=== Begin Enclosure ===
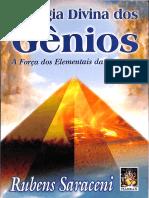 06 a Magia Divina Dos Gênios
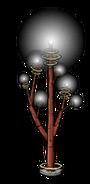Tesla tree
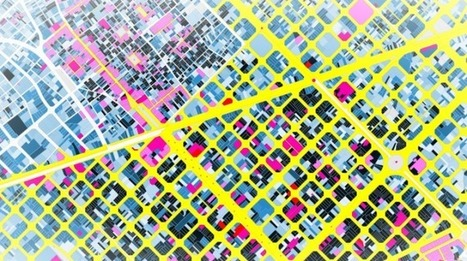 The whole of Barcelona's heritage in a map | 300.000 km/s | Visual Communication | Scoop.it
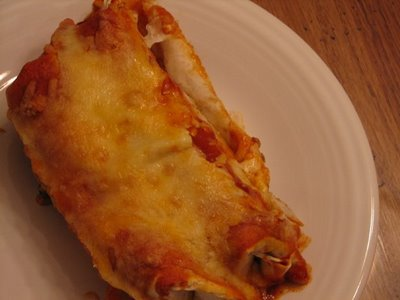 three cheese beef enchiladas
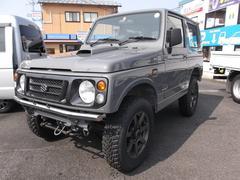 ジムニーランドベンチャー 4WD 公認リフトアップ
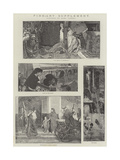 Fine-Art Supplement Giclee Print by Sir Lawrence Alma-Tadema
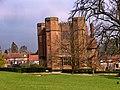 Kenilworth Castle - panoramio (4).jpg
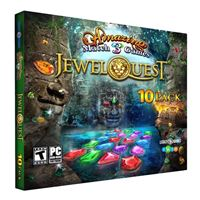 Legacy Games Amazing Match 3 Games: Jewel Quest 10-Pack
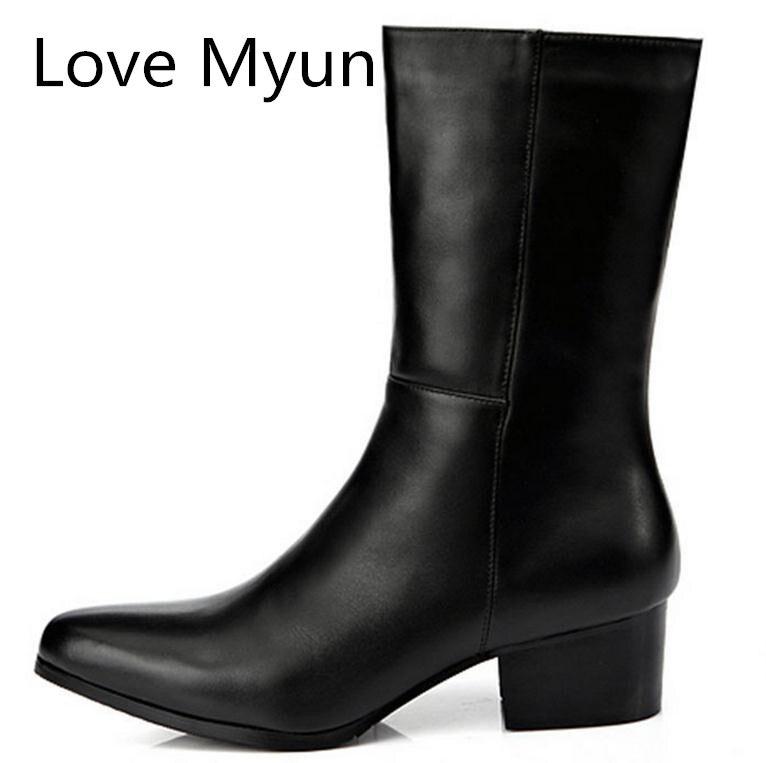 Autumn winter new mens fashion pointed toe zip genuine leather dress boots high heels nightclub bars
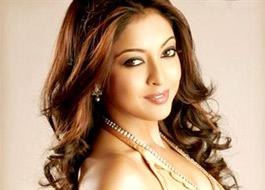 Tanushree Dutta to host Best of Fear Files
=== End Enclosure ===
**TO DO**
Exactly the lines from the one with "ジムニーランドベンチャー 4WD 公認リフトアップ" through the end of the records are to be repeated, both ends included, and pictures are to be omitted.

**RESPONSE AREA**
 ジムニーランドベンチャー 4WD 公認リフトアップ
 Fine-Art Supplement Giclee Print by Sir Lawrence Alma-Tadema
 Kenilworth Castle - panoramio (4).jpg
 Legacy Games Amazing Match 3 Games: Jewel Quest 10-Pack
 Autumn winter new mens fashion pointed toe zip genuine leather dress boots high heels nightclub bars
 Tanushree Dutta to host Best of Fear Files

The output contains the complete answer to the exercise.